Two years after that John F Kennedy Jr, bearer of the Kennedy clan's most famous name, was killed when the small plane he was piloting crashed into the Atlantic off the Massachusetts coast. Lesser misfortunes have included the loss of part of a leg to cancer suffered by Ted Kennedy's son Ted Jr, and the 1991 rape charges against William Kennedy Smith, the son of JFK's sister Jean Kennedy Smith (of which, it must be said, he was acquitted.) And now the suicide of Mary Richardson Kennedy.

But does all the above, terrible as much of it was, amount to a curse?

In the first place, unlike in 1314 France, there is no suggestion of a curse ever being uttered (although some have seen the many misfortunes as retribution for the sins of Joe Kennedy Sr, the founder of the dynasty – bootlegger, philanderer, stock-speculator and notoriously defeatist US Ambassador to Britain during the early stages of the Second World War).

Second, every family has its problems and tragedies. That the Kennedys seem to have had more of them than most may reflect merely the fact they are a very large family. Joe Sr had nine children, while Bobby had 11. The sins are visited unto the third generation too: nine years ago Michael Skakel, the nephew of RFK's wife Ethel (nee Skakel) was convicted of the murder of a girl in 1975, when he was 15, and is serving a prison sentence of 20 years to life.

Thirdly, a certain recklessness seems to inhabit the Kennedy genes – at least those of the males. JFK and RFK were unlucky to live in violent times, but Michael Kennedy's fatal accident occurred when he was playing a version of touch football on dangerous slopes without a helmet. JFK Jr, it is widely believed, also took a needless chance, flying in poor conditions.
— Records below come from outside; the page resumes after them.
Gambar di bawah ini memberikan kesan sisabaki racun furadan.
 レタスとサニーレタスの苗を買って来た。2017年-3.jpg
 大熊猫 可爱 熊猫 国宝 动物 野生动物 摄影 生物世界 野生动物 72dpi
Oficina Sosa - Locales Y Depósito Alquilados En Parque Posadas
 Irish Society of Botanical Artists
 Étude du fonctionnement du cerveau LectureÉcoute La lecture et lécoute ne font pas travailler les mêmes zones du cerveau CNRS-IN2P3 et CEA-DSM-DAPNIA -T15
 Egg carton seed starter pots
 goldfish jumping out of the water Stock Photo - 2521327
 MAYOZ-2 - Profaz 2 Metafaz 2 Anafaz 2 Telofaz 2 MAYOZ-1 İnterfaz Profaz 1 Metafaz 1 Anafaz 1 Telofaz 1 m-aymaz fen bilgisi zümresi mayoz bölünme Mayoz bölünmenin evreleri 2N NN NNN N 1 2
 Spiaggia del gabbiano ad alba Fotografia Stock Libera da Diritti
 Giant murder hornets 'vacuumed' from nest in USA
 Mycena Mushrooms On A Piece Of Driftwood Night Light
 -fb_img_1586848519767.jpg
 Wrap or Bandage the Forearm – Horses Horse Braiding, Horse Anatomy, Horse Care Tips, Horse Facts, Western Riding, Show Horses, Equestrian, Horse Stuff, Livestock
The cause of the crash was almost certainly pilot error.

Finally and most important, the Kennedys live in a goldfish bowl.

A wealthy and attractive middle-aged woman is charged with drunk driving – so what?

But if that person is Mary Richardson Kennedy, a media frenzy ensues.

The pressures of fame, especially of inherited fame, are well documented in politics, in Hollywood, and many other walks of life. From these pressures can spring sad events, avidly chronicled in print. And thus the "curse" perpetuates itself. Who knows, around 2200, when the 13th generation of Kennedys appears, the media will probably still be going on about it.